GDC China: DeNA's Sun Kang Discusses The 'Big China Problem' For Freemium Games
Japanese social game giant DeNA has made good headway in the Chinese market, as freemium games become the dominant business model for iPhone and Android games.
But DeNA Mobage division project manager Sun Kang told Gamasutra at GDC China that cultural and piracy-related differences are still a big concern for the Shanghai-based DeNA office.
In terms of the player base, "The Japanese users are maybe more patient than Chinese users," Kang says. "For example, we have a game called Kaito Royale in Japan, and you have to be very patient to see how interesting that game is."

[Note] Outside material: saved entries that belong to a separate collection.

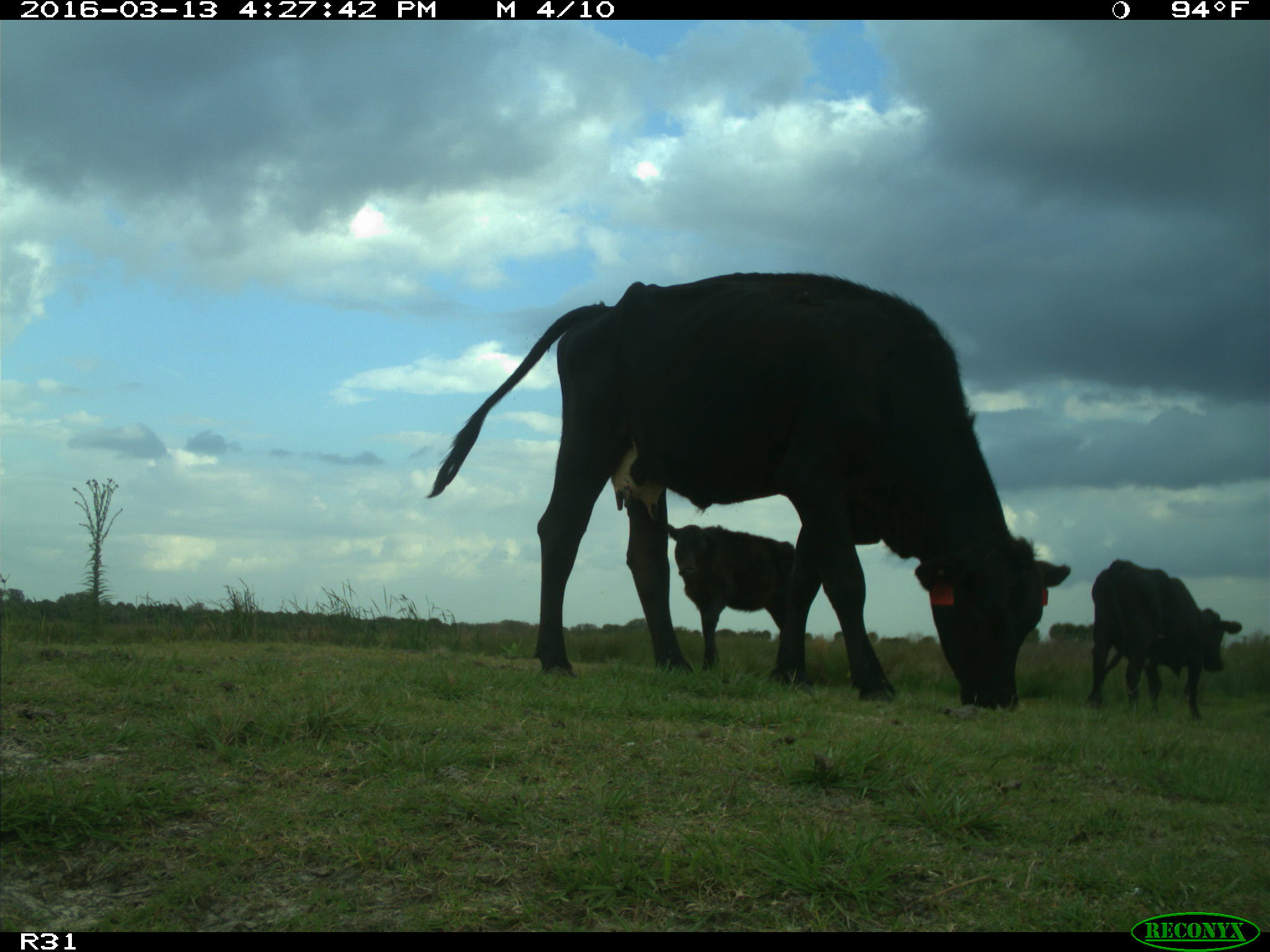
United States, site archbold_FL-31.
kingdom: Animalia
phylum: Chordata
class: Mammalia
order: Artiodactyla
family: Bovidae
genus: Bos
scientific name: Bos taurus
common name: domestic cow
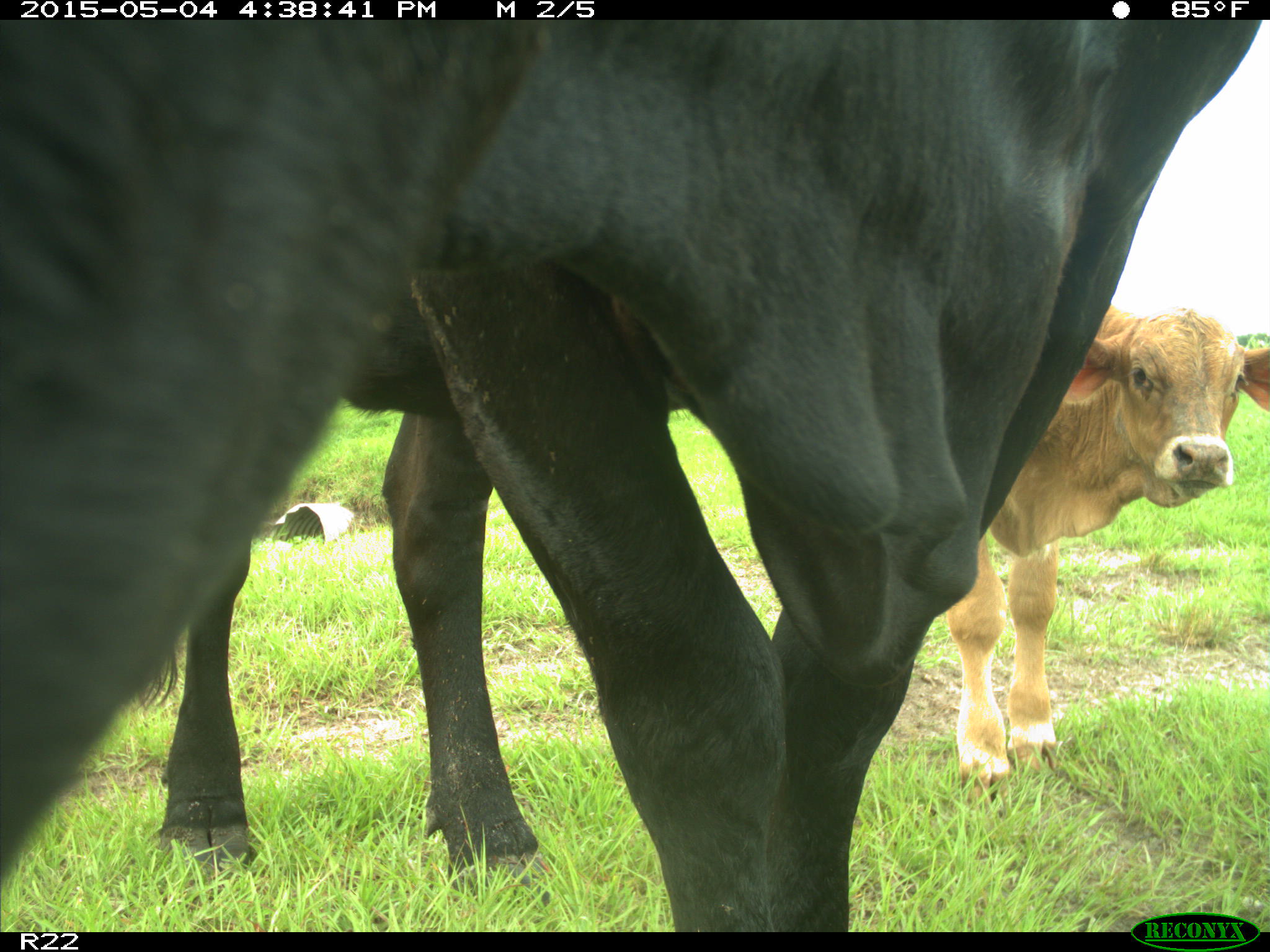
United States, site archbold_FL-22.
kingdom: Animalia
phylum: Chordata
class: Mammalia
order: Artiodactyla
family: Bovidae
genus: Bos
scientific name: Bos taurus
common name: domestic cow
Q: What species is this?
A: Bos taurus (domestic cow).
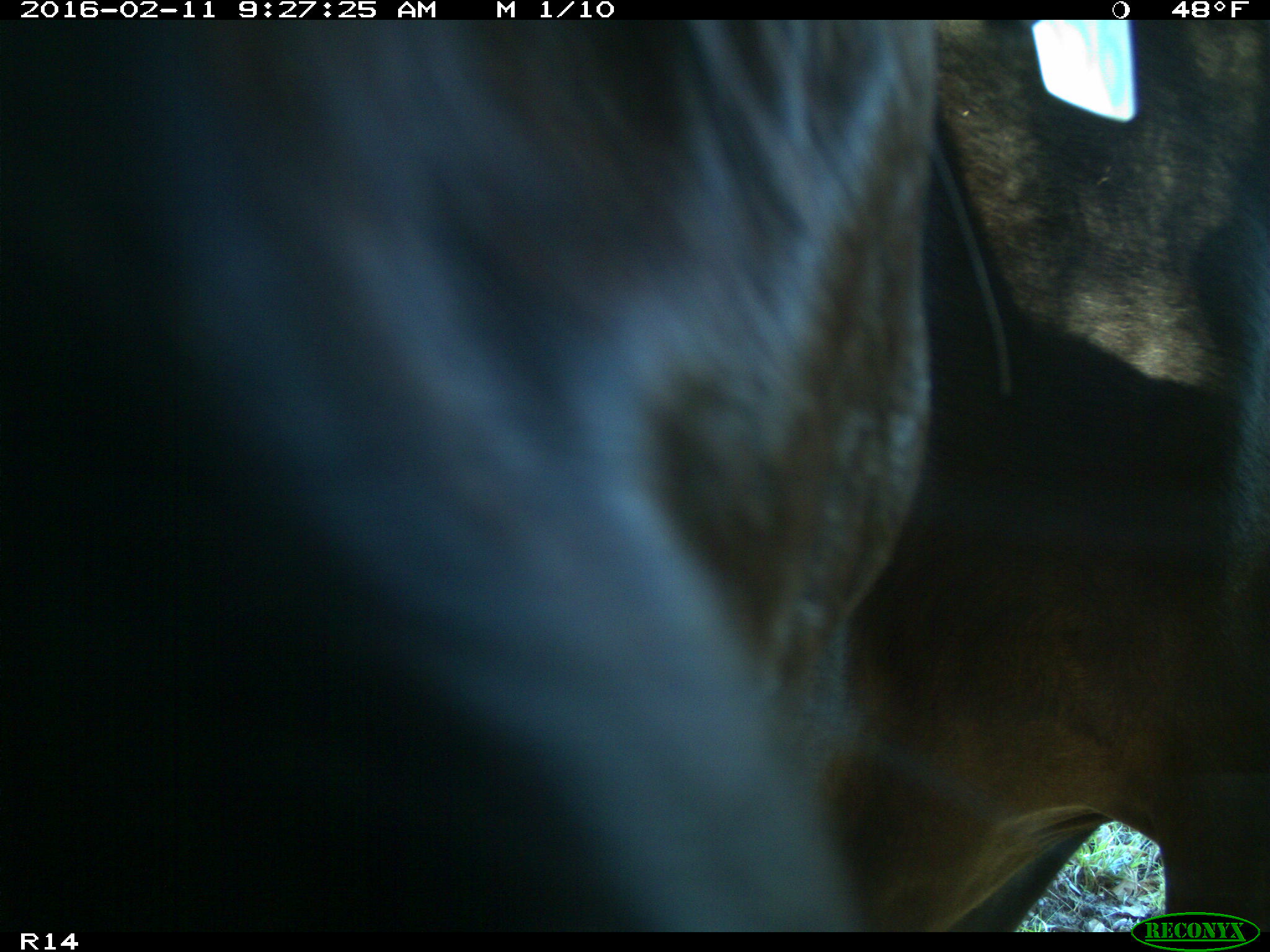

The game did well in its local market, but after they ported it to China, "unfortunately was not so popular," Kang admitted. "From my point of view, I think that's because visual effects are more [important] for Chinese users. But Kaito Royale is more like a story, and it takes a long time to read through it to get interested."
According to Kang, Chinese users like more instant gratification in terms of both visuals and gameplay, tending toward games like Angry Birds and Fruit Ninja.
In fact, DeNA has a game called Tap Slash Ninja (Ninja Royale in the Western markets) which Kang says has gained tens of thousands of new users every day on iOS after launching in China.
But more than the cultural difference, people trying to crack the games for free items is "the major China problem," he says. Users may jailbreak their phones, and try to crack the game to get free items.
"Our charge model is that if you want to buy some items, we verify the receipt from Apple on our own servers," he says. "On a jailbroken iPhone, users can use a cracker, but that doesn't work on our system, so we can prevent that sort of thing."
But there's another, even bigger problem, especially with freemium games; illegal credit cards. Users buy items with illegal cards, and then DeNA has to deal with chargebacks. "We're seeing if maybe Apple can provide some method for us to find out what users are using someone else's credit card illegally," Kang posed.
In spite of the setbacks though, China is a big market for social games, and smartphones have had a dramatic uptick in the region. In spite of cultural differences, Kang says that in DeNA's games people pretty much want to buy the same sorts of items in China as they do in the Western or Japanese markets.
Still, the local team in Shanghai customizes each game it brings over, which is key to legitimizing these games on the user side. Piracy may not be a totally solvable problem, but DeNA's Chinese office seems to be getting along just fine even so.